RECORDS TO PROCESS START

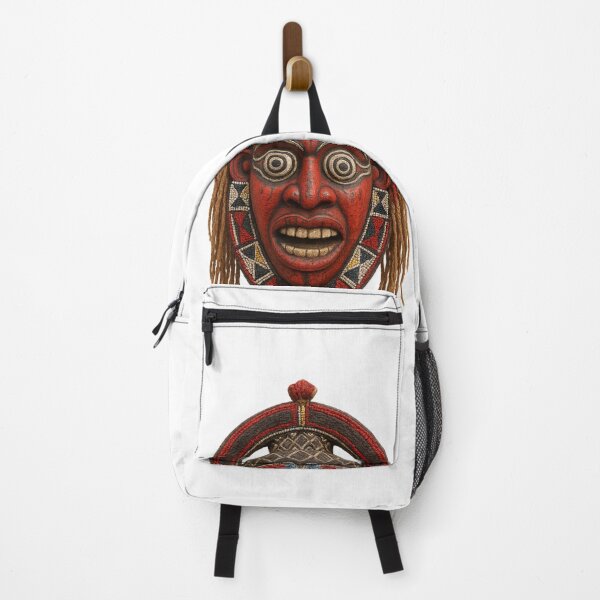 Item preview, Ceremonial Festival Mask designed and sold by KevinGarden.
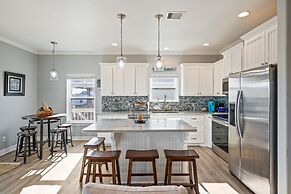 Aqua Splash 3 Bedroom Home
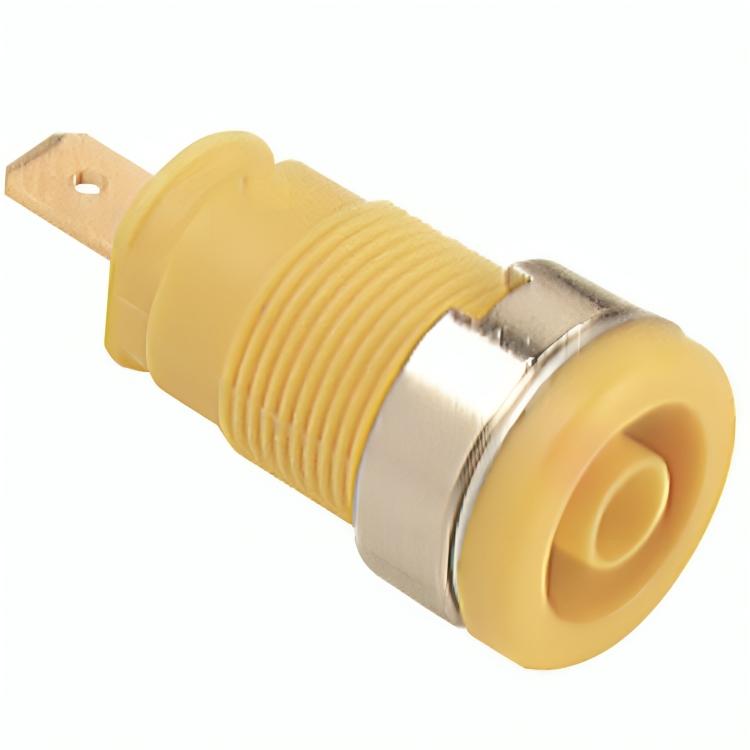 Connecteur de laboratoire de sécurité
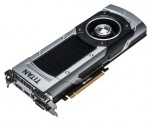 Palit GeForce GTX TITAN Black 889Mhz PCI-E 3.0 6144Mb 7000Mhz 384 bit 2xDVI HDMI HDCP (#2)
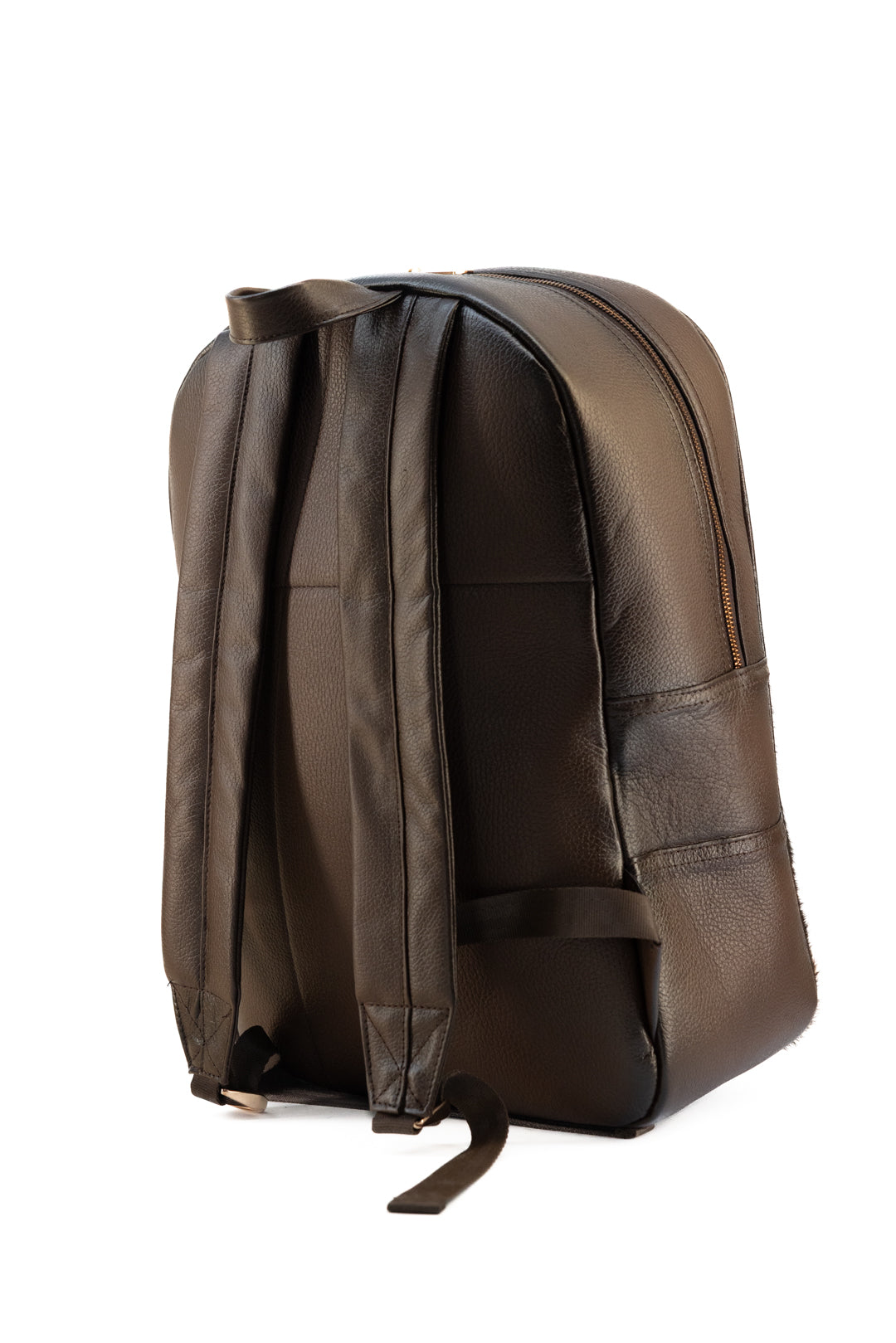 Rock'em Cowhide Backpack B4 – Rock'Em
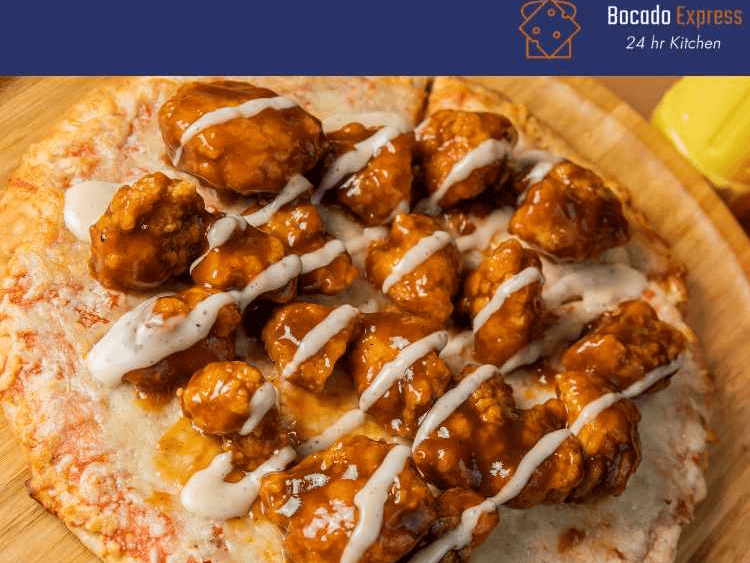 Bocado Express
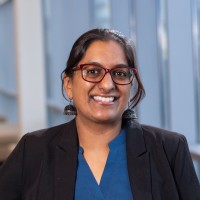 Nisha Savanhu Email & Phone Number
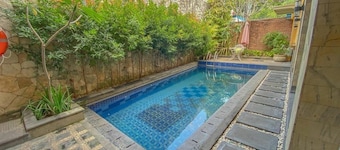 Le Krasak Boutique Hotel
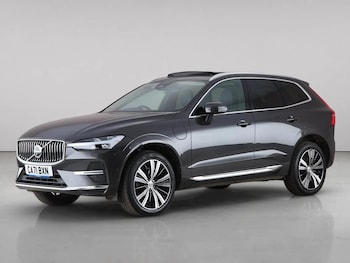 Used Volvo XC60 2021 for sale - 79248881: Photo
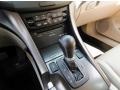 Bellanova White Pearl - TSX Technology Sport Wagon Photo No. 17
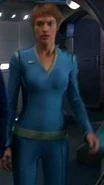 T'Pol 2154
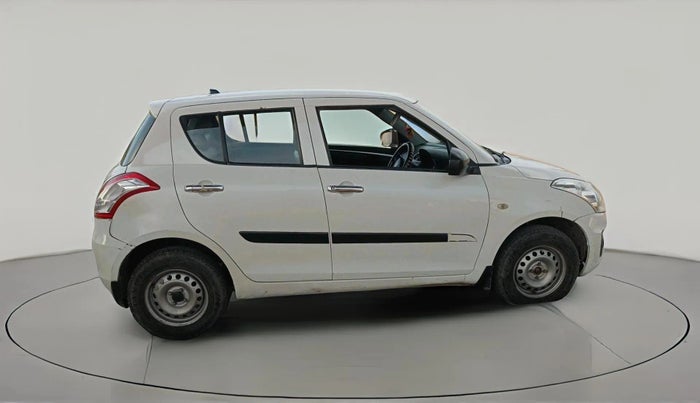 2016 Maruti Swift LDI, Diesel, Manual, 93,460 km, exterior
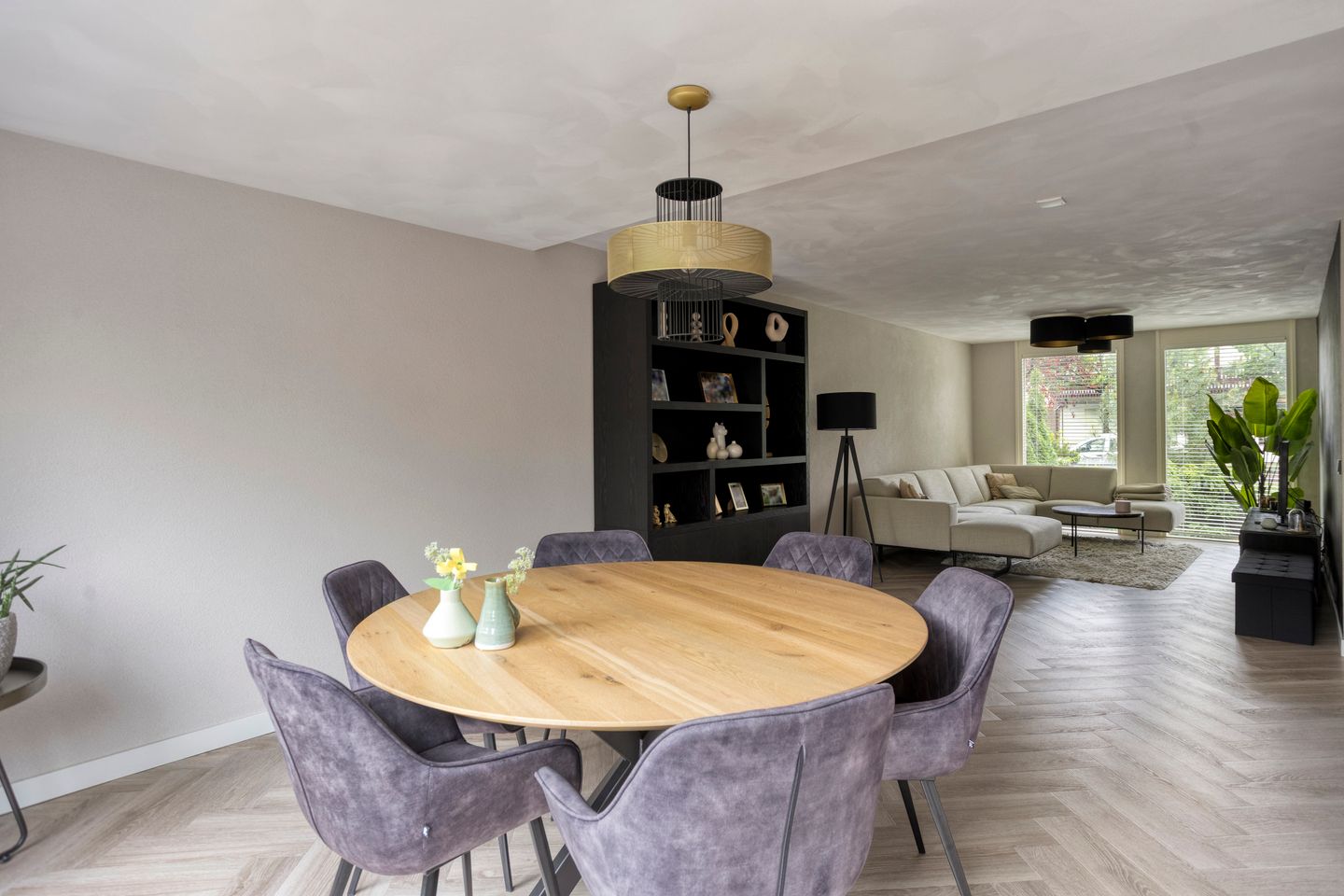Renovated Semi-Detached Home with South-Facing Garden in Oss-Zuid — 14
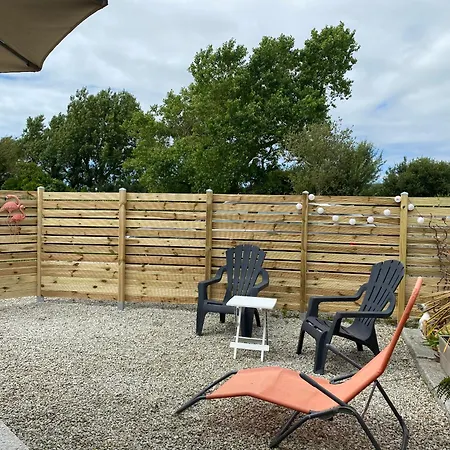 Du Becquet Vakantiehuis *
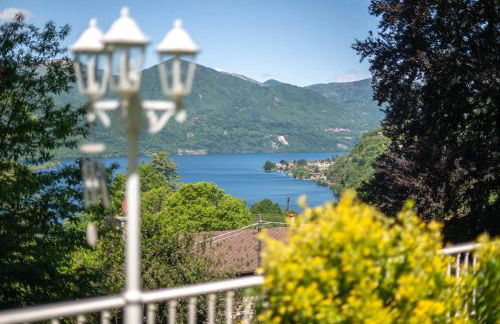 Gelsomini appartamenti sul lago d'Orta - Foto 4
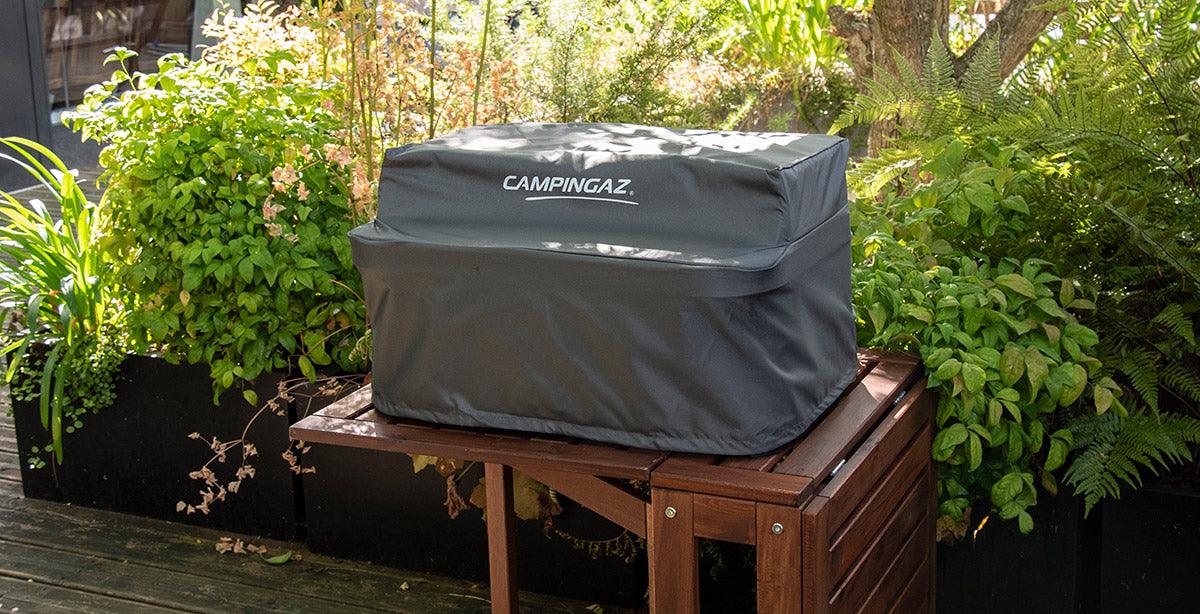 Cover for Attitude 2100 Gas BBQ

RECORDS TO PROCESS END

§ **THE PROBLEM**
The answer must be an exact reproduction of the records, with every picture left out.

§ **EXERCISE RESULT**
 Item preview, Ceremonial Festival Mask designed and sold by KevinGarden.
 Aqua Splash 3 Bedroom Home
 Connecteur de laboratoire de sécurité
 Palit GeForce GTX TITAN Black 889Mhz PCI-E 3.0 6144Mb 7000Mhz 384 bit 2xDVI HDMI HDCP (#2)
 Rock'em Cowhide Backpack B4 – Rock'Em
 Bocado Express
 Nisha Savanhu Email & Phone Number
 Le Krasak Boutique Hotel
 Used Volvo XC60 2021 for sale - 79248881: Photo
 Bellanova White Pearl - TSX Technology Sport Wagon Photo No. 17
 T'Pol 2154
 2016 Maruti Swift LDI, Diesel, Manual, 93,460 km, exterior
Renovated Semi-Detached Home with South-Facing Garden in Oss-Zuid — 14
 Du Becquet Vakantiehuis *
 Gelsomini appartamenti sul lago d'Orta - Foto 4
 Cover for Attitude 2100 Gas BBQ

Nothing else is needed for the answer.